The Court of Appeal dismissed the defendant's appeal against the award of pounds 185,000 to the first plaintiff under the Inheritance (Provision for Family and Dependants) Act 1975, and the plaintiffs' cross-appeal against the judge's finding that the wills of the first plaintiff's deceased parents were not mutual wills binding upon his father after his mother's death.
The first plaintiff was the son of the testator and his first wife. They made simultaneous wills in similar form in favour of the first plaintiff. The first wife died in April 1991, and in August 1992 the testator married again, and made a new will in favour of his second wife, the defendant. He died a few months later.
J.H.G. Sunnocks (Poole & Co, Yeovil) for the defendant; Jeremy Gordon (Porter Dodson, Yeovil) for the plaintiffs.
Lord Justice Leggatt said that it had been submitted for the plaintiff that it was sufficient for wills to be mutual to show a common understanding between the two testators at the time of the wills. If neither testator had given notice to the other that they had withdrawn from the understanding, the obligation became a legal one upon the death of the first testator.
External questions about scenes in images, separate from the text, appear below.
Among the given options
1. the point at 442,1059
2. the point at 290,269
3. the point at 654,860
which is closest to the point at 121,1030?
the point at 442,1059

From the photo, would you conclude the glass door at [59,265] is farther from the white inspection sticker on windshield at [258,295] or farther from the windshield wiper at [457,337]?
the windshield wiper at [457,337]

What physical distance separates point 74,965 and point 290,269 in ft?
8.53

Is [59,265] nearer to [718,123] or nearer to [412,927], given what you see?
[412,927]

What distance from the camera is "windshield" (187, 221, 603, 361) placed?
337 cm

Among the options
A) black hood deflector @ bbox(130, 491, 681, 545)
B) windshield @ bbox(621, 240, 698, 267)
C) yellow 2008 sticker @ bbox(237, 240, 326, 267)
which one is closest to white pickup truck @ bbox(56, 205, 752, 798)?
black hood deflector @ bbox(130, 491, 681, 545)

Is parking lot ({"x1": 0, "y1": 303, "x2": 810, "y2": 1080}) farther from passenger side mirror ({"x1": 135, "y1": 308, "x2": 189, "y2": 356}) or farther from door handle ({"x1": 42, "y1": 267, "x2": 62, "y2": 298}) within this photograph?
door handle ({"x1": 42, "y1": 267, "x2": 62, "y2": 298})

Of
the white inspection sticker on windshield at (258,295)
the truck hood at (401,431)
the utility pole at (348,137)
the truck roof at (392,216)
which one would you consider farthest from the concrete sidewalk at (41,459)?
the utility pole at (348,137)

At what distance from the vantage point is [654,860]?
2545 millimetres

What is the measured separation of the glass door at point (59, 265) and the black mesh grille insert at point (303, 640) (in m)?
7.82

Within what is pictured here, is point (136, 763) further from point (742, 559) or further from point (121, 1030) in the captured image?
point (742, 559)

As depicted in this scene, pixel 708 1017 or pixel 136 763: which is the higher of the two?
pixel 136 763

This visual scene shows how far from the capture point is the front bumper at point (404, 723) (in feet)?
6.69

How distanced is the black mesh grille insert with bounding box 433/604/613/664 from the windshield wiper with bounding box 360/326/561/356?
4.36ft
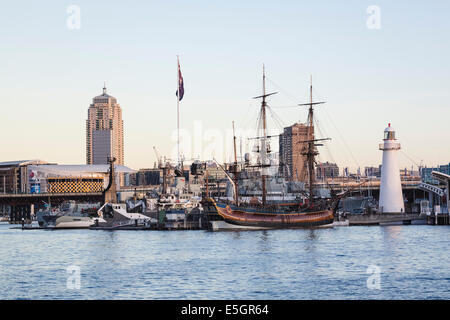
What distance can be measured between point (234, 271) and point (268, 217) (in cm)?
7445

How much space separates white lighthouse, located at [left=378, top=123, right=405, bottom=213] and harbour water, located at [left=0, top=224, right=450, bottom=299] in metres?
42.4

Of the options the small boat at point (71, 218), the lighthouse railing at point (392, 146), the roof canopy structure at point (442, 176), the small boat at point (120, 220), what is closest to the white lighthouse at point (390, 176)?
the lighthouse railing at point (392, 146)

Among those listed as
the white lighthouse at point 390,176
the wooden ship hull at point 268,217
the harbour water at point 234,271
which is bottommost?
the harbour water at point 234,271

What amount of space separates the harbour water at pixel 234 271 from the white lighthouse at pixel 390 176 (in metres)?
42.4

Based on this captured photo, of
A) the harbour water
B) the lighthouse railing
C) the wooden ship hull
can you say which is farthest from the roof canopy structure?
the harbour water

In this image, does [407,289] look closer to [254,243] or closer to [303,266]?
[303,266]

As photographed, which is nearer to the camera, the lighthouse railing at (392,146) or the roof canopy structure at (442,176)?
the lighthouse railing at (392,146)

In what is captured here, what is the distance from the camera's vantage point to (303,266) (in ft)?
187

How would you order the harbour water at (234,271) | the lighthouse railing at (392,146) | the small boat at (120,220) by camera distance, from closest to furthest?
1. the harbour water at (234,271)
2. the lighthouse railing at (392,146)
3. the small boat at (120,220)

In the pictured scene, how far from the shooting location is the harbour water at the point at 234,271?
140ft

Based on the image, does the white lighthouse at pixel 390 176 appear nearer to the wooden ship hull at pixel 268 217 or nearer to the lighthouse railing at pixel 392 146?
the lighthouse railing at pixel 392 146

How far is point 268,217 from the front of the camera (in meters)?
128

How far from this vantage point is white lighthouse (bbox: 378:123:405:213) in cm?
12500

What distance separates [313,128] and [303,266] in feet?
294
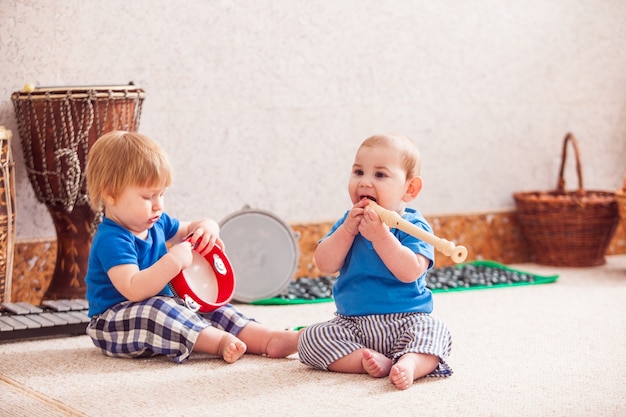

However, for the doctrine of mutual wills to apply, there must be a contract at law: see In re Dale [1994] Ch 31.
A key feature of mutual wills was the irrevocability of the mutual intentions. Not only must they be binding when made, but the testators must have undertaken, and so must be bound, not to change their intentions after the death of the first testator.
The judge had declined to infer any agreement between the testators in the present case which would prevent the survivor from interfering with the succession. That was a conclusion to which he was entitled to come on the evidence. The plaintiffs' appeal would, accordingly, be dismissed.
On the cross-appeal it had been argued that no provision should have been made for the first plaintiff under the 1975 Act. It had been further argued that the judgment below showed confusion between the principles of family provision and those relating to mutual wills.
His Lordship disagreed fundamentally. When the court found that the testator had been guilty in all the circumstances of a breach of moral obligation owed by a father to his child, leaving the child in straitened financial circumstances, the court must ensure that adequate provision was made for the child out of the estate, having regard to his need for maintenance and support: see Bosch v Perpetual Trustee Co [1938] AC 463.
There was, in the present case, the plainest possible basis for concluding that, the wife's understanding of the effect of the will she had made was such as to impose upon the husband a moral obligation, once the first plaintiff's need for reasonable financial provision was established, to devote to him so much of her estate as would have come to him had there been mutual wills.
The appraisal of all the circumstances was essentially for the trial judge. He had properly directed himself, and had not been shown to have erred in principle, or even to have reached a conclusion that was surprising or untoward. The sum awarded to the first plaintiff could not be challenged.
His Lordship reiterated the comments in In re Coventry [1980] 1 Ch 461 about the undesirability of dissipating estates of modest size by pursuing appeals against sensible judgments at first instance. The judgment in the present case was not only sensible: it was unimpeachable. The appeal and the cross-appeal would be dismissed.